I'm another person now. That angry troubled boy belongs to my past, to Liverpool, and I believe that's the reason why my mum drag me here with her. To start all over. I just wished I could know more about my dad. If he's really alive, where he is and why didn't he try to contact me during the last ten years?

Is he living in Liverpool? But Lauren was alone.. If he's not with her, is he living by himself now?

"Is everything alright?" Emily removes her head from my chest and looks at me.

"Yeah, just thinking.. I need to talk to my mum." I look at her beautiful brown eyes and caress her soft cheek.

"Are you going to apologise to her?"

"Yes, she was just trying to protect me, in her own way, but she was."

"Yes, absolutely! I'm really surprised you said that," Emily smiles and I cup her cheeks with my hands pulling her closer to me.

"Me too, believe me," I playfully sigh and she chuckles.

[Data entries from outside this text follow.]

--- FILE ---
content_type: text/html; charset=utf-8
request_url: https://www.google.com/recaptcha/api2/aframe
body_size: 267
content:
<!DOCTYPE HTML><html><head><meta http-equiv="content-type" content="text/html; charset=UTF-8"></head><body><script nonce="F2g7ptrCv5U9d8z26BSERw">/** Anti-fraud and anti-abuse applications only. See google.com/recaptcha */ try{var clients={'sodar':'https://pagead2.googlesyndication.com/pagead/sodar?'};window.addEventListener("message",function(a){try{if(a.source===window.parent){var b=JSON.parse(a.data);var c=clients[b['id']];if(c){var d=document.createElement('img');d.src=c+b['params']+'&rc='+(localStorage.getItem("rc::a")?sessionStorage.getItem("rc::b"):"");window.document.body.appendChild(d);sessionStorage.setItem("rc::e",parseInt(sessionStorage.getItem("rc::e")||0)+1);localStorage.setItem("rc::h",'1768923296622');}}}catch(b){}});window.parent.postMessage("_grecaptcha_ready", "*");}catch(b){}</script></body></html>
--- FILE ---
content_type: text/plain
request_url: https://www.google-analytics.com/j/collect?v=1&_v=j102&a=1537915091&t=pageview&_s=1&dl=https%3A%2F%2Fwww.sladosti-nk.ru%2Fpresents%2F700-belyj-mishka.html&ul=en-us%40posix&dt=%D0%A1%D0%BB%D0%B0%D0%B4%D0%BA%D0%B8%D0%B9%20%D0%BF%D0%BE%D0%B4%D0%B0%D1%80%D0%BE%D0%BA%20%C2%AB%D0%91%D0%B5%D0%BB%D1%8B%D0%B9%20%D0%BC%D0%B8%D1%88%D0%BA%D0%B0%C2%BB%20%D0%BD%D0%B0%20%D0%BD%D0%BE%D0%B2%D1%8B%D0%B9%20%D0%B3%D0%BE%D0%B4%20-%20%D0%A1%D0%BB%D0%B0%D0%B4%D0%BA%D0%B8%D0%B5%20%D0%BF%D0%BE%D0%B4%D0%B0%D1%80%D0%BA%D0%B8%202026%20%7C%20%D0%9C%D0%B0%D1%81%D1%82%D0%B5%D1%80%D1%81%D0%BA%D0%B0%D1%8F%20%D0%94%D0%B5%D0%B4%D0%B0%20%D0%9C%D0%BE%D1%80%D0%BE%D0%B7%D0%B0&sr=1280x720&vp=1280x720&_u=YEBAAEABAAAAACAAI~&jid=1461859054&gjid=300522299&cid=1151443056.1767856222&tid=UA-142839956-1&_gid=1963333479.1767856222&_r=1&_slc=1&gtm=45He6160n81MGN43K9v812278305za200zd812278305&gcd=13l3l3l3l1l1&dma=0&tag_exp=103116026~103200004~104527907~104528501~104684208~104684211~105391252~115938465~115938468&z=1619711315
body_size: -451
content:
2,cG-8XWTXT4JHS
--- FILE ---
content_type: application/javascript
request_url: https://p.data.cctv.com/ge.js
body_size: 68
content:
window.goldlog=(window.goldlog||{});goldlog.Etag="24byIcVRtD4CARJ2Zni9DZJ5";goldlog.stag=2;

"I'm going to talk to her after second period," I tell her and she nods.

"Then I thought we could go study in my house like the old times," I wrap my arms around her waist again and watch as her heart starts racing on her chest.

"It sounds great to me!"

**

"Albert?" My mum says as she opens me the door of her office.

"Mum, I need to talk to you," I say and she gives me a nervous smile gesturing for me to walk inside.

I stand on my feet awkwardly and deep my hands on my pockets waiting for her to say something.

"Seat, dear," My mum reaches her hand and gestures for me to seat in the chair opposite hers.

Her desk has a golden plaque saying 'Principall Ellen Ross'. I hate this kind of things. This is one of the most well known high schools in the entire country, and I couldn't give a shit less about it, but I'm sure everyone knows her fucking name so why have a stupid slab with her name on it?

I want to insult it but I'm here to apologise and not to pick a fight with my mum.

"So what goes on your mind?" My mum sits in the chair behind her desk and crosses her hands below her chin, elbows on the table. Even with her own son she has to act like she's talking with the Prime Minister. My conscious rolls his eyes and I secretely thank him.